To make sure that you understand how to create and work with graphs, try the problems below.
- Referring to the plot in Figure 2, if \(x=3.9\) for a point of interest, estimate the associated \(y\) value.
- Extrapolation (extending best fit lines and curves beyond known values) can be used very cautiously to forecast future outcomes based on past results. By referring back to Figure 7, extend the best-fit curve until it intersects reaches 400 ppmv over Mauna Loa, Hawi’i? (This actually occurred in May, 2013.)
- Suppose that a new asteroid is discovered orbiting the Sun at an average distance of 15.85 au.
- Using a calculator or spreadsheet program, determine the base-\(10\) logarithm of its average distance from the Sun.
- According to Figure 10, what is the base-\(10\) logarithm of the asteroid’s orbital period?
- What is the asteroid’s orbital period in years?

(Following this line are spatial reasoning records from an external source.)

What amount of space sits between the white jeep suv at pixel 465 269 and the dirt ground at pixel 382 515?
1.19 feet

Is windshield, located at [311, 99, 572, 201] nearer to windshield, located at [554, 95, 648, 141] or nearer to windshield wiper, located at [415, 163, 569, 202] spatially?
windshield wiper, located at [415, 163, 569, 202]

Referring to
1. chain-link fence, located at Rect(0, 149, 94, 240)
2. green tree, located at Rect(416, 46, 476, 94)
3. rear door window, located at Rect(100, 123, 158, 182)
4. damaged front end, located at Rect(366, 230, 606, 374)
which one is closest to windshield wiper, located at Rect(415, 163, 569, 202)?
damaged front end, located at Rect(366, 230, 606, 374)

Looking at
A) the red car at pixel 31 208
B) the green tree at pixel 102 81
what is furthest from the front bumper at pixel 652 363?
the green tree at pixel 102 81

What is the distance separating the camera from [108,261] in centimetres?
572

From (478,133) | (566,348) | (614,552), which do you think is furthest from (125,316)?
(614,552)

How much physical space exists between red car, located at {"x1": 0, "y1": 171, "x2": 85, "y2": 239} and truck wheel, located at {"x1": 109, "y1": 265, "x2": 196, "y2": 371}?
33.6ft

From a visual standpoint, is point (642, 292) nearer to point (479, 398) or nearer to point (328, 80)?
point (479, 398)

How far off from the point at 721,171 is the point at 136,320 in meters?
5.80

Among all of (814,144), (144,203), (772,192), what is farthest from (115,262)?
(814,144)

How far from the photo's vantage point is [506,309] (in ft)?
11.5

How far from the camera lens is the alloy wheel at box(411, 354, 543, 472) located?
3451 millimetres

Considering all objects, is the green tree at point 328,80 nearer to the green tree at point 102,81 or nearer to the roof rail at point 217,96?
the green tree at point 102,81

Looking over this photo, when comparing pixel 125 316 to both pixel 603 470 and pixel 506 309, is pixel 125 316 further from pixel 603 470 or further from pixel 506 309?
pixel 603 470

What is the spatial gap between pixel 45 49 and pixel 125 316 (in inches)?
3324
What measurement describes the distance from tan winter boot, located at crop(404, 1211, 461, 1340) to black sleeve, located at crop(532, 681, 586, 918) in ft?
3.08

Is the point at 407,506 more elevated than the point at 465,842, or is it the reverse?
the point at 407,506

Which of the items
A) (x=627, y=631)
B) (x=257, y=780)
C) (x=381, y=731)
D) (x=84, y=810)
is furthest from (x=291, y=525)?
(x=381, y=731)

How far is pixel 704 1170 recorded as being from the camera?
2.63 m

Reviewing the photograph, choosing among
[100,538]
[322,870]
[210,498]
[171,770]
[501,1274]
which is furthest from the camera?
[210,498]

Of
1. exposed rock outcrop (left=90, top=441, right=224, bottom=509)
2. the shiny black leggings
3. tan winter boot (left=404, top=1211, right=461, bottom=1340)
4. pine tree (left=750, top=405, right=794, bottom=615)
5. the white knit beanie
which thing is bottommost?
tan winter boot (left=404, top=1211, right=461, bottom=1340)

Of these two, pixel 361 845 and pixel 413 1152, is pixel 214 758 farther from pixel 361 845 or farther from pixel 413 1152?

- Figure 12 shows the HR Diagram for a set of data obtained by the Hipparcos satellite. Each dot represents one star from the data set.
- For the star indicated by the large orange-brown dot at the top of the plot, estimate the star’s absolute magnitude.
- Which statement best describes the star represented by the orange-brown dot?
- The star is unusually hot
- The star is unusually cool
- The star is unusually bright
- The star is unusually dim
- There is nothing particularly unusual about the star
- For the star indicated by the large blue dot near the left-hand-side of the plot, estimate the star’s surface temperature.
- Which statement best describes the star represented by the blue dot?
- The star is unusually hot
- The star is unusually cool
- The star is unusually bright
- The star is unusually dim
- There is nothing particularly unusual about the star
- Create a standard Cartesian (also known as a \(xy\)) graph with the data in Table 5 below, then draw a “best fit” straight line through the points. You can download a blank sheet of graph paper here.
- The orbital distances and periods of the four largest moons of Jupiter are given in Table 6.
- Create a log-log plot similar to Figure 11. You can download a blank sheet of log-log graph paper here that provides two powers of \(10\) on each axis. The horizontal axis should run from \(1\times10^5\) to \(1\times10^7\), with \(1\times10^6\) in the middle of the axis. The vertical axis should run from \(1\) to \(100\) with \(10\) in the middle of the axis.
- Suppose a new moon was discovered to be located at a distance of \(\text{900,000}\) km from Jupiter. By drawing a straight line through the data points in your log-log plot, would the orbital period of the newly discovered moon be closet to
- \(5.5~\text{days}\)
- \(6.5~\text{days}\)
- \(9.7~\text{days}\)
- \(12.8~\text{days}\)
- \(51~\text{days}\)
- \(75~\text{days}\)
Table 5: Sample data for a Cartesian graph with an estimated “best fit” straight line.
\(x\) | \(y\) |
---|---|
\(1.2\) | \(3.5\) |
\(2.0\) | \(4.8\) |
\(2.6\) | \(6.1\) |
\(3.9\) | \(7.2\) |
\(4.8\) | \(9.4\) |
\(6.2\) | \(11.1\) |
\(7.3\) | \(13.6\) |
\(8.8\) | \(15.6\) |
\(9.3\) | \(16.5\) |
\(9.8\) | \(17.6\) |
Table 6: Jupiter’s four largest moons
Moon | \(a\) (km) | \(P\) (days) |
Io | \(\text{422,000}\) | \(1.769\) |
Europa | \(\text{671,000}\) | \(3.551\) |
Ganymede | \(\text{1,070,000}\) | \(7.155\) |
Callisto | \(\text{1,883,000}\) | \(16.689\) |
Answers
- \(y \approx 6.5\)
- See Figure 13
- (a) \(1.2\) (b) \(1.8\) (c) \(63.1\) y
- (a) \(4.7\) (b) The star is unusually bright (c) \(\text{20,000 K}\) (d) The star is unusually hot
- See Figure 14
- (a) See Figure 15 (b) The blue star symbol is the location of the hypothetical newly-discovered moon with \(a = \text{900,000 km}\). The corresponding orbital period is approximately \(5.5~\text{days}\).